# Collected data entries
++++++++++
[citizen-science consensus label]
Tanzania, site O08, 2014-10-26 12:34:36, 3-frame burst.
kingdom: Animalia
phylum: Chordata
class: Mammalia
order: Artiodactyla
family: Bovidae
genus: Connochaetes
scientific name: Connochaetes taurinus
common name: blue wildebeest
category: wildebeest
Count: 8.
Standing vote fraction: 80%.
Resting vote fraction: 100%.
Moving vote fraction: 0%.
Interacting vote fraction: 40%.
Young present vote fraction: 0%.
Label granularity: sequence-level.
++++++++++
# TRY IT
Output the entire set of records exactly as shown.

# SOLVED PROBLEM
[citizen-science consensus label]
Tanzania, site O08, 2014-10-26 12:34:36, 3-frame burst.
kingdom: Animalia
phylum: Chordata
class: Mammalia
order: Artiodactyla
family: Bovidae
genus: Connochaetes
scientific name: Connochaetes taurinus
common name: blue wildebeest
category: wildebeest
Count: 8.
Standing vote fraction: 80%.
Resting vote fraction: 100%.
Moving vote fraction: 0%.
Interacting vote fraction: 40%.
Young present vote fraction: 0%.
Label granularity: sequence-level.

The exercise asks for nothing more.